Professor John Edwards (Oxford) gave a stimulating account of ‘200 years in genetics in Birmingham’, tracing its origins from Erasmus Darwin and the Lunar Society during the 18th century enlightenment period, up to more recent contributions in the mid 20th century of Lancelot Hogben, McKeown and others.

Professor Peter Harper (Cardiff) spoke on ‘Julia Bell and the Treasury of Human Inheritance’, outlining her life and career, and relating this to the monumental early human genetics work, The Treasury of Human Inheritance, founded by Francis Galton and Karl Pearson. He showed how Julia Bell became the key person in this work and how her rigorous mathematical and clinical training made it a source of major original findings in the field, still relevant today.

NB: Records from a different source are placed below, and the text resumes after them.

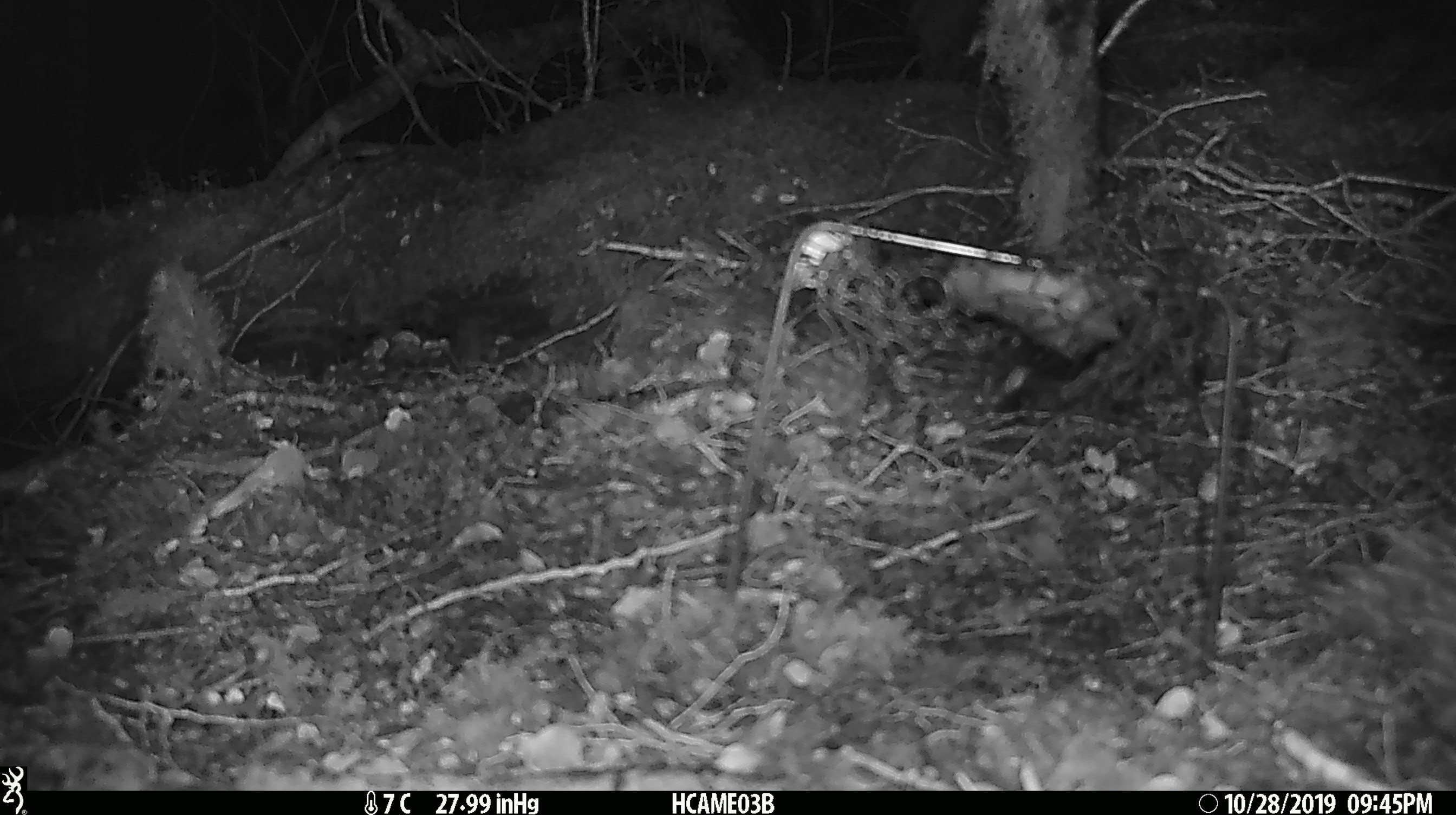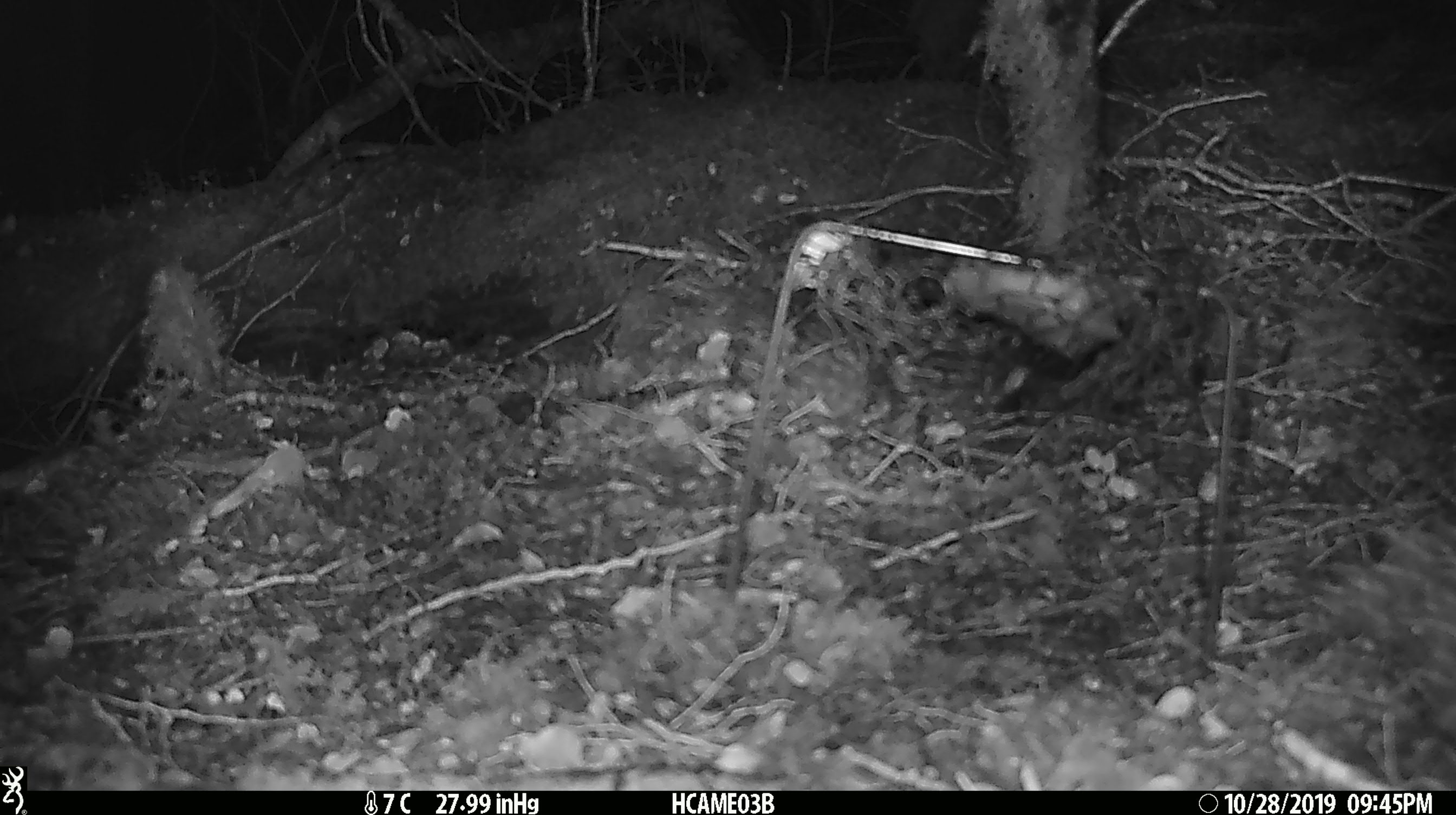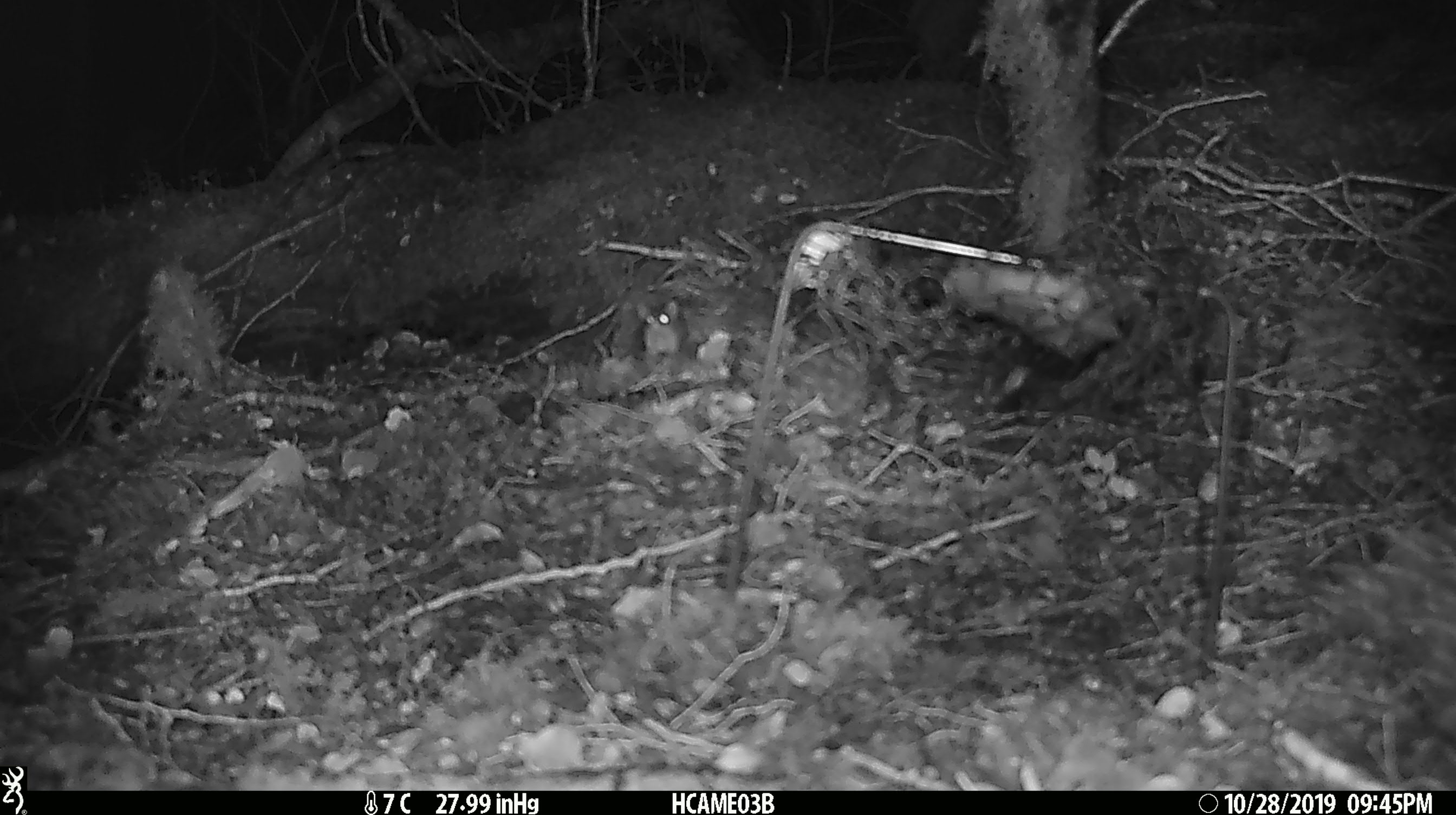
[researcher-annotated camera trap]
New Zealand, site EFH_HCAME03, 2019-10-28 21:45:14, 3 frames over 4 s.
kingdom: Animalia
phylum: Chordata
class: Mammalia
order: Rodentia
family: Muridae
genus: Mus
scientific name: Mus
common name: mouse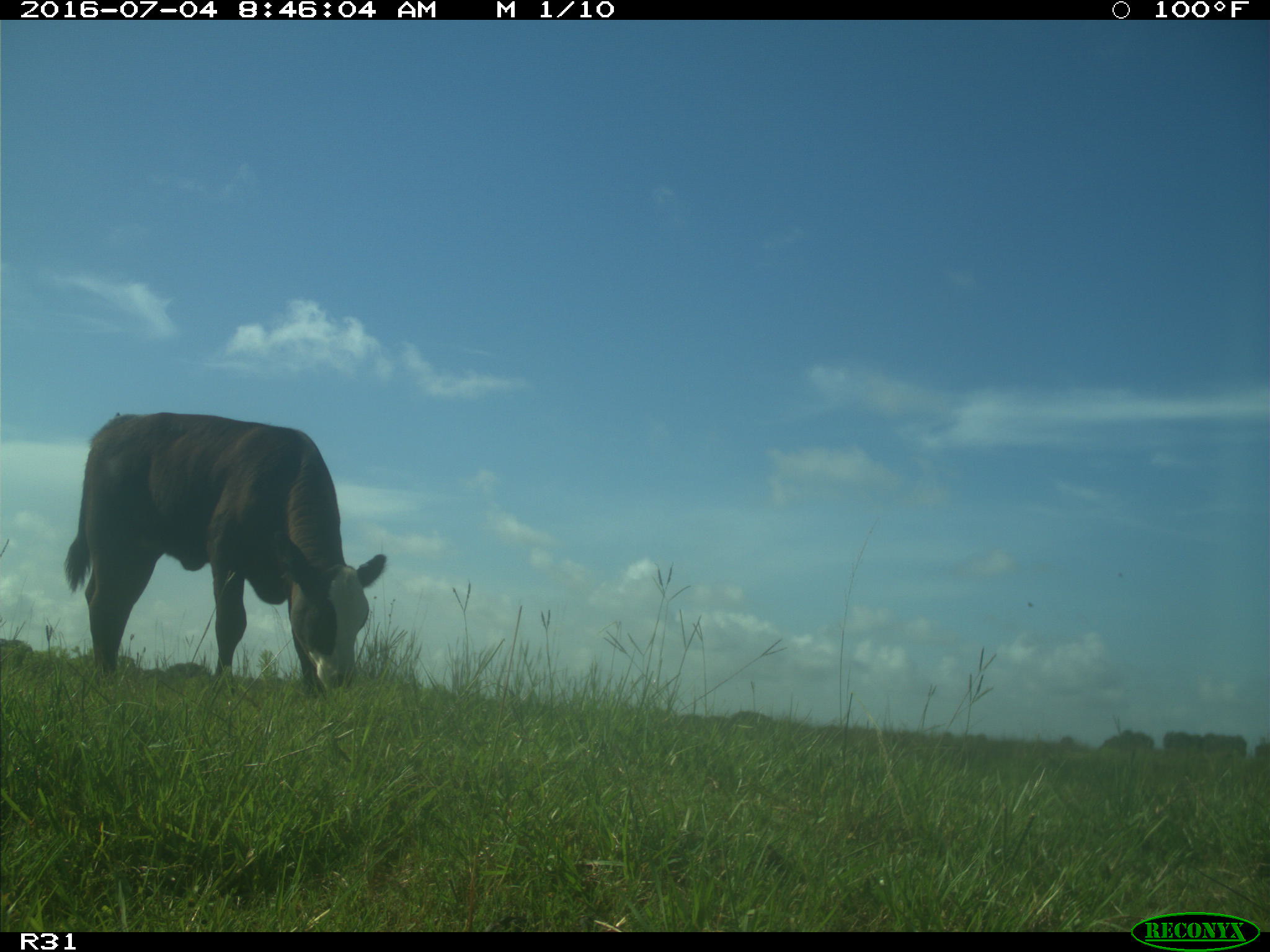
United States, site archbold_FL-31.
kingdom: Animalia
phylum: Chordata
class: Mammalia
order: Artiodactyla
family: Bovidae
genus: Bos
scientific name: Bos taurus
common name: domestic cow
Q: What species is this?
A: Bos taurus (domestic cow).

In the afternoon session, the Genetics and Medical Historical Network was introduced by Peter Harper, after which Dr Anita Shaw (Techniquest, Cardiff) gave a demonstration of the newly established website, developed by Jeff Alderman, showing how those interested could contribute material to develop this further. A valuable discussion followed, which allowed a series of key points to emerge, including:

  • The international nature and value of the Network
  • The need to avoid editing or alteration of contributed material as far as possible
  • To concentrate initially on documenting and raising awareness of existing material before moving to more ambitious projects
  • To remain an informal grouping at present, not formally affiliated to any specific professional body

A number of participants indicated their willingness to act as initiators for specific countries and fields of human genetics and to be involved as part of an international steering group alongside the specific Wellcome Grant group.

Finally, strong support was given to holding further workshops on historical aspects of genetics and medicine, with the next venue proposed as Toronto, in the form of a satellite meeting of the American Society for Human Genetics in October 2004. It is hoped that this will help to stimulate American interest in both the historical Network and historical aspects of the field generally.

In the days following the Workshop, a poster giving details of the Genetics and Medicine Historical Workshop at the main European Society for Human Genetics meeting , while Peter Harper was awarded the Society’s annual prize, giving his plenary lecture resulting from this on the topic of ‘Preserving the Heritage of Human Genetics’.